-- SOURCE EXTRACT follows --

Better PowerPoint Presentation? Give Away Your Computer
Posted on December 12, 2012 by Edward Rice, One of Thousands of Performance Coaches on Noomii.
Great PowerPoint Presentation? Give away your computer. Go in with the mindset of “speech first and slides second.” Austin TX www.silverpodium.com
Here is the plan to help make your next presentation better than it has ever been.
Step 1: Give Away Your Computer
The best way to start planning your slide presentation is to give your computer to someone trustworthy. Make her take an oath that she will only give it back once you are done with Step 3. Good PowerPoint presentations start off of the screen.
Step 2: Speech First and Slides Second
Write out what you would say if you didn’t have any slides for your presentation. What if you just had a whiteboard or nothing at all? Decide on your main point and the needs of your audience. From there, decide on your beginning, middle, and end. During this time, you should also focus on the length of your presentation. Cut your allotted time by 5-10 minutes, and include only the necessary information. Put the rest of the information in a supporting document to hand out after your presentation.
Step 2.5: Ask yourself, “Do I really need a slide presentation?” At this point, you may realize that you don’t need a slide presentation. A white board and a few handouts may be all you need. It’s possible that you will make history in your office by being the first person to do a presentation without PowerPoint slides.
Step 3: Storyboard
One step closer to using Microsoft’s bronze-standard software. Get sticky notes or index cards and make each one into a separate slide. Put them in the order you want for your presentation. Small items force you to put the essential information on each slide and allow you to move slides around for a better sequence.
Extra tip: For slide design tips at this point, only two matter the most:
-One main idea per slide: You don’t want your audience to read 10 long lines of text and ignore your words. Put 1-2 sentences on each slide for your main idea. This type of design will prevent you from turning your presentation into the “normal” type where the presenter reads every single word as their speech.

-- SOURCE EXTRACT concluded --
-- COLLECTED DATA follows --

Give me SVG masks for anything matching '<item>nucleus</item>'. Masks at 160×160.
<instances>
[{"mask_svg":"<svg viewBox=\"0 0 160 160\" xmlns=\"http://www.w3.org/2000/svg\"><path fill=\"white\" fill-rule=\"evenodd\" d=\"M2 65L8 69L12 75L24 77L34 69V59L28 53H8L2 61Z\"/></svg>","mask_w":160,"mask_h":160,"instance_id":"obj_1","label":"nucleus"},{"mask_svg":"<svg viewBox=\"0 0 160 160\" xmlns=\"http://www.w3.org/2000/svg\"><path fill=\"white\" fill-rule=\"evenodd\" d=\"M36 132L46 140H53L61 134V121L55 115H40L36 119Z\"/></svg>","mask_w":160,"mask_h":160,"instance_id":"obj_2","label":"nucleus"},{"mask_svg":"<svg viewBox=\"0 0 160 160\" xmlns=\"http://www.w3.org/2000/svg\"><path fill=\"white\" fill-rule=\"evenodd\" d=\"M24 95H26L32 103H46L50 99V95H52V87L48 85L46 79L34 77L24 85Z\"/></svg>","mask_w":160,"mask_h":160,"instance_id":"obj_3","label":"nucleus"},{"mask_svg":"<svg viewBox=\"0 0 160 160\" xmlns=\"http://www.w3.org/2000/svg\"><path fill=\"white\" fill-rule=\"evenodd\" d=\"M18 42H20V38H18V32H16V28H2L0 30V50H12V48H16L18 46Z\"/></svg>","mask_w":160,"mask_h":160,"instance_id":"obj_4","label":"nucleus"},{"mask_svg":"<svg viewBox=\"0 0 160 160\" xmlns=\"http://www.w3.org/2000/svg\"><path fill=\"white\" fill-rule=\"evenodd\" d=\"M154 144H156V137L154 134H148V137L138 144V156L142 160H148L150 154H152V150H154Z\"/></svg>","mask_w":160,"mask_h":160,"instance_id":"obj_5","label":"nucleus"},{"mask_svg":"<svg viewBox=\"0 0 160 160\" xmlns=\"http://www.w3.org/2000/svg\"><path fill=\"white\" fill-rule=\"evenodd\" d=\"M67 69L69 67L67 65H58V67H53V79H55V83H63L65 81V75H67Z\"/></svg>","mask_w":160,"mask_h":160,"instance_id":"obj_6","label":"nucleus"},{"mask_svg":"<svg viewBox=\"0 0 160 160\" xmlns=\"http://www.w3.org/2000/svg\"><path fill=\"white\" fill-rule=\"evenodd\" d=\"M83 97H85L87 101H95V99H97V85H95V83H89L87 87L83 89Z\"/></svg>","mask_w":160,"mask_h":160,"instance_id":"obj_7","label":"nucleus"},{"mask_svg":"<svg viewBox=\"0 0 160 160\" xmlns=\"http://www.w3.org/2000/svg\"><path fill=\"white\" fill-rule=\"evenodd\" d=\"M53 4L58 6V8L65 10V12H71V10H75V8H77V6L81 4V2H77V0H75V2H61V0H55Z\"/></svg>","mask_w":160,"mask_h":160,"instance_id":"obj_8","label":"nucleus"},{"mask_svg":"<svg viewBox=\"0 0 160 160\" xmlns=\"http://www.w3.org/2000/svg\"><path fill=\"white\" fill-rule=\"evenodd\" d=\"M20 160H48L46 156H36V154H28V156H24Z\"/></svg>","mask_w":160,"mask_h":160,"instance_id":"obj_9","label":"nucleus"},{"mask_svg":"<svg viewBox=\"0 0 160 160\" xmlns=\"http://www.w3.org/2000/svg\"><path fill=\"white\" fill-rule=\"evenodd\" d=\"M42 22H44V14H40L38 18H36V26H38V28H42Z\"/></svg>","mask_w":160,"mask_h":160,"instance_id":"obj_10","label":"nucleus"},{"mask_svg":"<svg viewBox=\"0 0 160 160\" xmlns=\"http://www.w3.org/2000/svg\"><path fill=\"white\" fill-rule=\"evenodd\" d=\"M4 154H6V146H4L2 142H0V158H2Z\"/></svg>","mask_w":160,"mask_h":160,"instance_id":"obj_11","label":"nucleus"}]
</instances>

-- COLLECTED DATA concluded --

▶ [AIM OF THE EXERCISE] Extract the full presentation-tips post word for word. The lines have nothing to do with the presentation-tips post.

▶ [RESULT BELOW]
Better PowerPoint Presentation? Give Away Your Computer
Posted on December 12, 2012 by Edward Rice, One of Thousands of Performance Coaches on Noomii.
Great PowerPoint Presentation? Give away your computer. Go in with the mindset of “speech first and slides second.” Austin TX www.silverpodium.com
Here is the plan to help make your next presentation better than it has ever been.
Step 1: Give Away Your Computer
The best way to start planning your slide presentation is to give your computer to someone trustworthy. Make her take an oath that she will only give it back once you are done with Step 3. Good PowerPoint presentations start off of the screen.
Step 2: Speech First and Slides Second
Write out what you would say if you didn’t have any slides for your presentation. What if you just had a whiteboard or nothing at all? Decide on your main point and the needs of your audience. From there, decide on your beginning, middle, and end. During this time, you should also focus on the length of your presentation. Cut your allotted time by 5-10 minutes, and include only the necessary information. Put the rest of the information in a supporting document to hand out after your presentation.
Step 2.5: Ask yourself, “Do I really need a slide presentation?” At this point, you may realize that you don’t need a slide presentation. A white board and a few handouts may be all you need. It’s possible that you will make history in your office by being the first person to do a presentation without PowerPoint slides.
Step 3: Storyboard
One step closer to using Microsoft’s bronze-standard software. Get sticky notes or index cards and make each one into a separate slide. Put them in the order you want for your presentation. Small items force you to put the essential information on each slide and allow you to move slides around for a better sequence.
Extra tip: For slide design tips at this point, only two matter the most:
-One main idea per slide: You don’t want your audience to read 10 long lines of text and ignore your words. Put 1-2 sentences on each slide for your main idea. This type of design will prevent you from turning your presentation into the “normal” type where the presenter reads every single word as their speech.